-- Dataset excerpts follows --

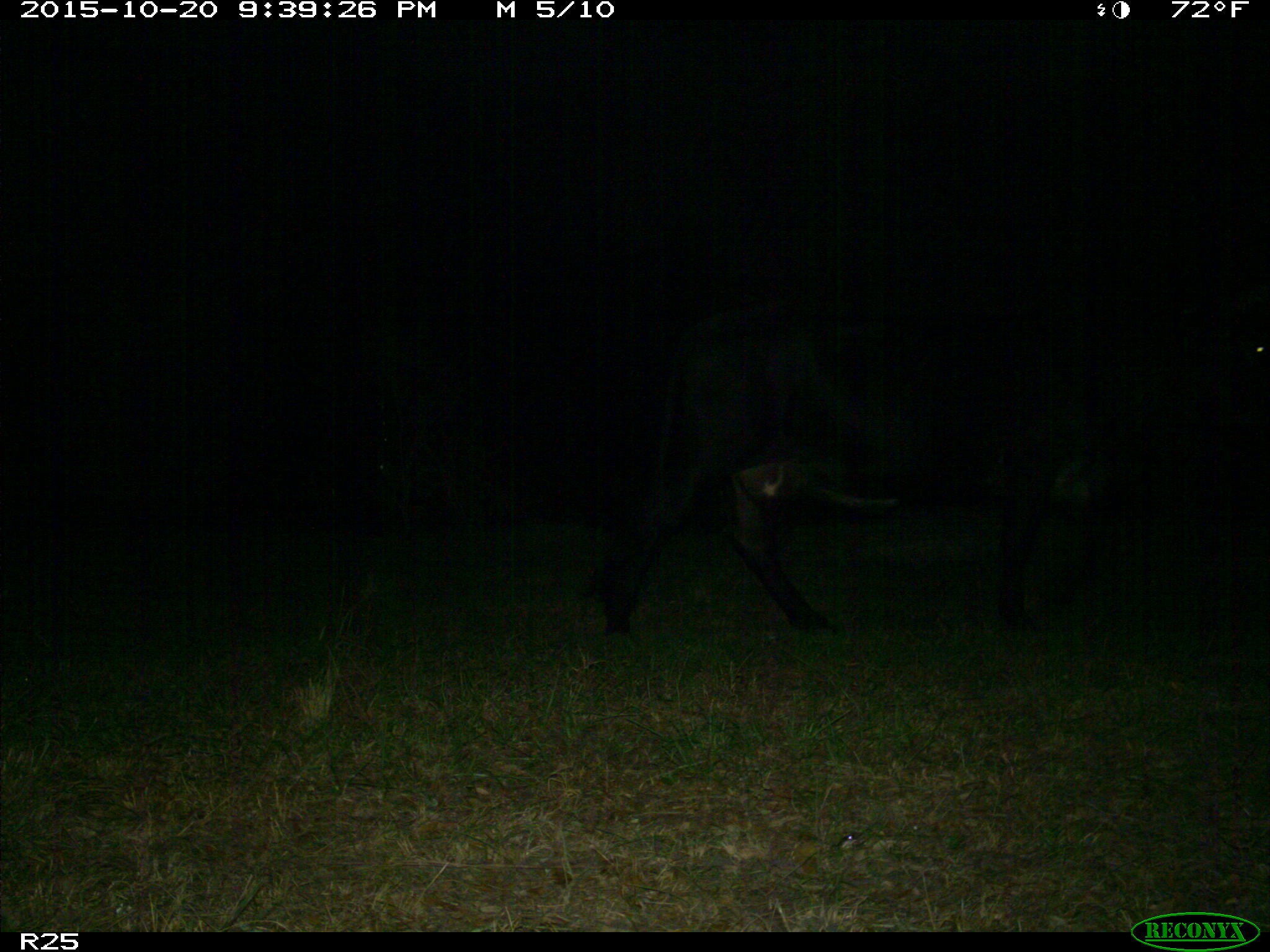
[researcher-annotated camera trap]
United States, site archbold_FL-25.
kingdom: Animalia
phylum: Chordata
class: Mammalia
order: Artiodactyla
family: Bovidae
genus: Bos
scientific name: Bos taurus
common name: domestic cow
Bos taurus (domestic cow).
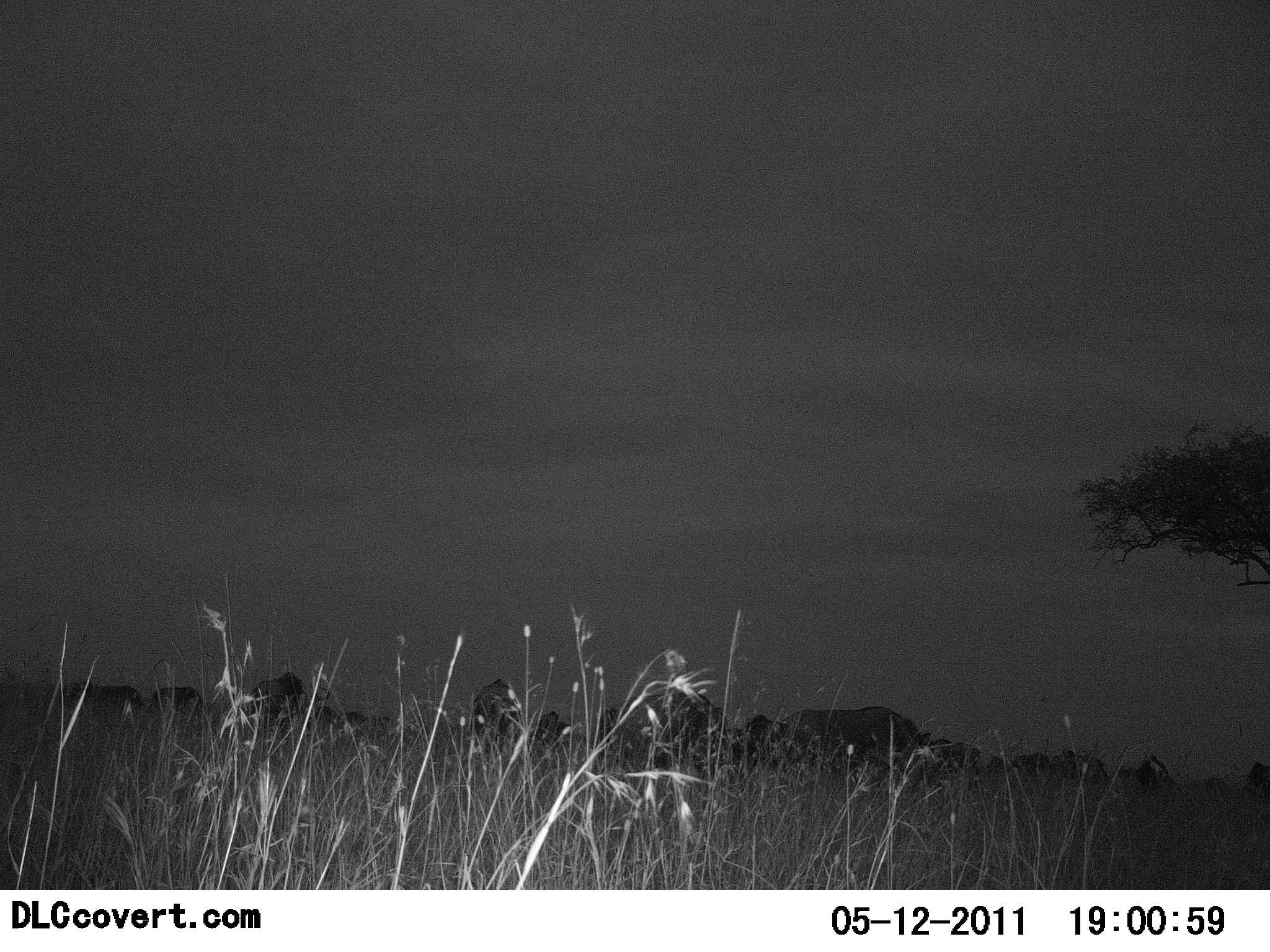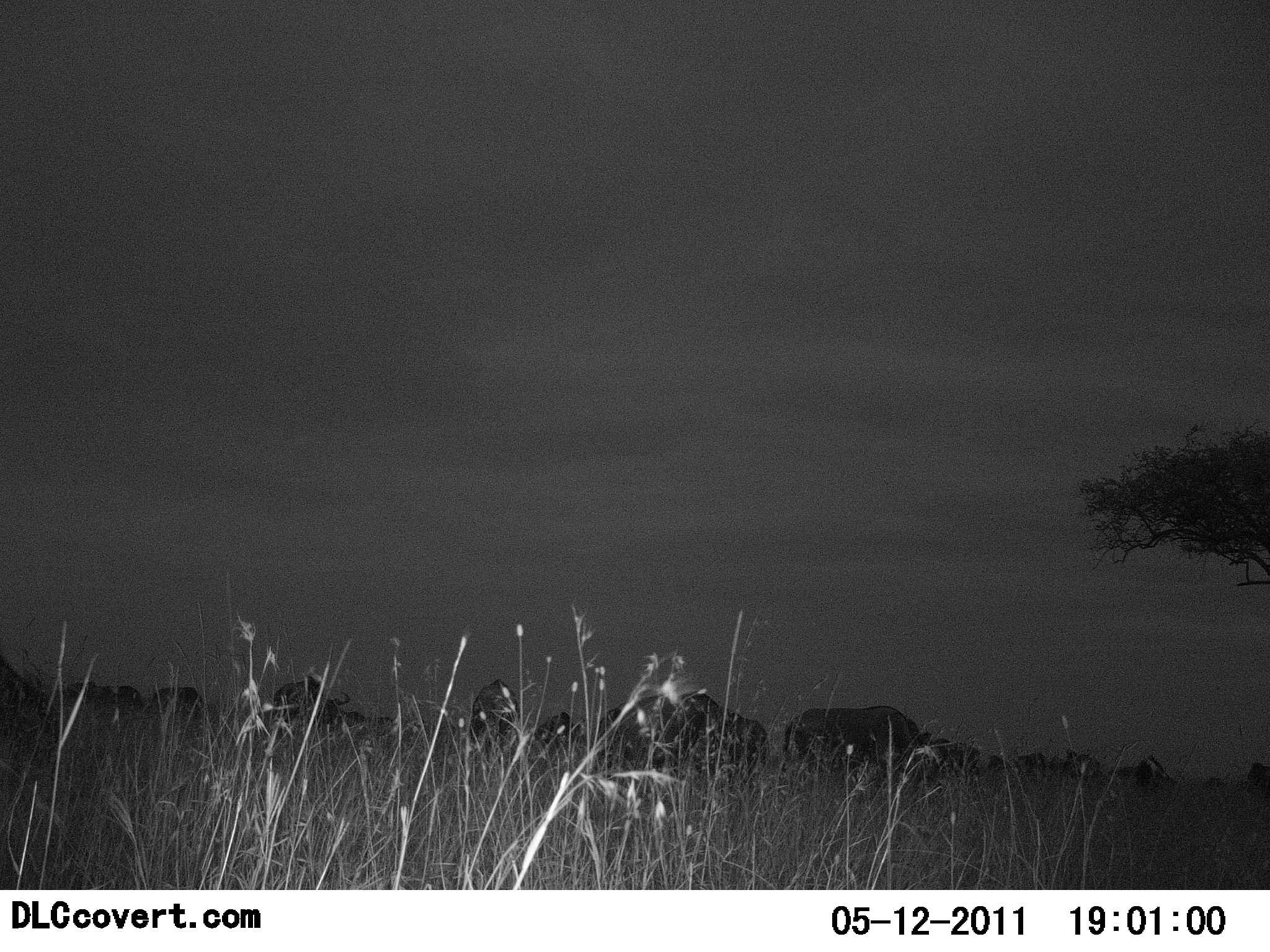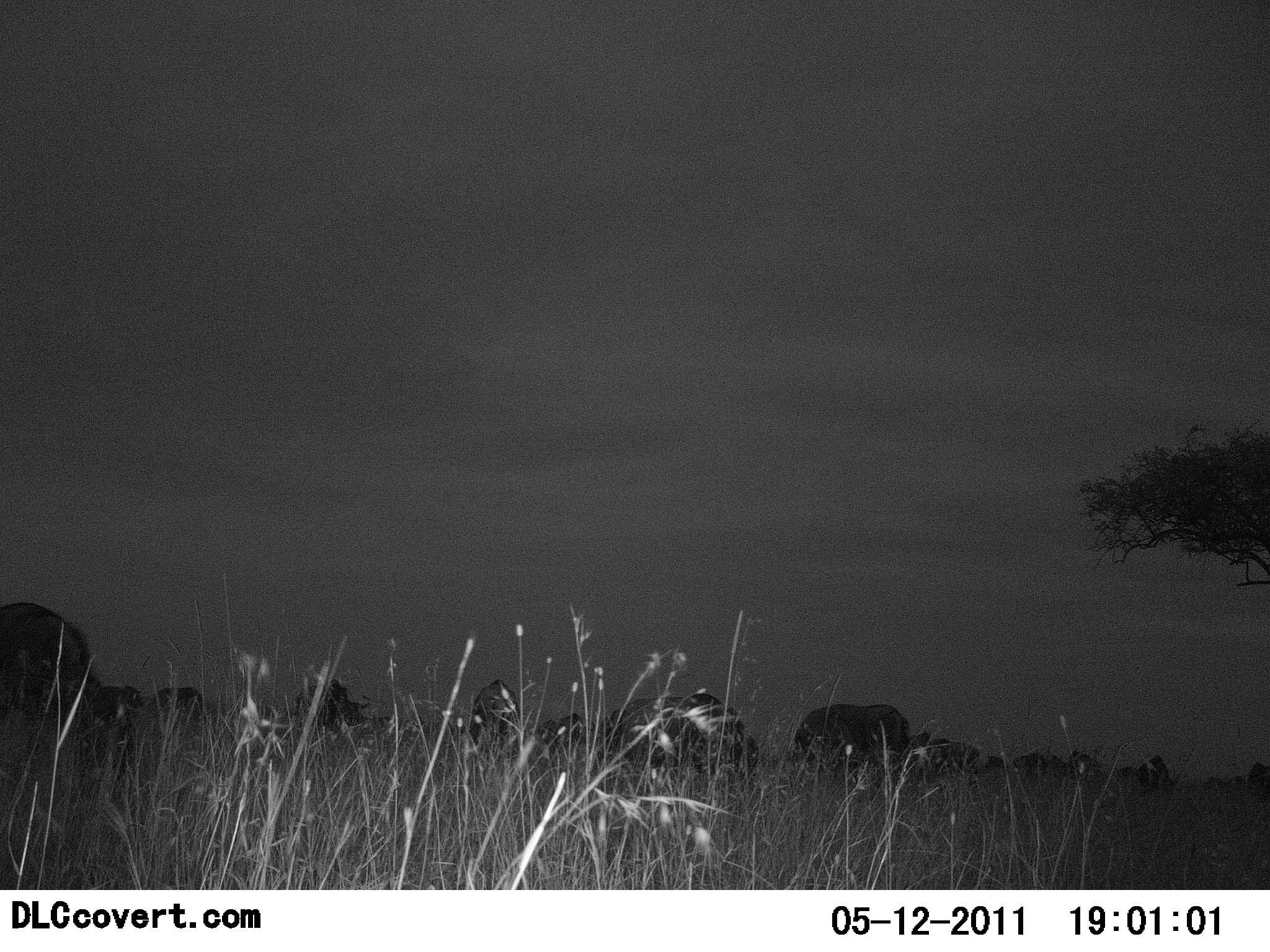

-- Dataset excerpts concluded --

◆ Work required ◆
Hand back the data above exactly, leaving out all pictures.

◆ Exercise answer ◆
[researcher-annotated camera trap]
United States, site archbold_FL-25.
kingdom: Animalia
phylum: Chordata
class: Mammalia
order: Artiodactyla
family: Bovidae
genus: Bos
scientific name: Bos taurus
common name: domestic cow
Bos taurus (domestic cow).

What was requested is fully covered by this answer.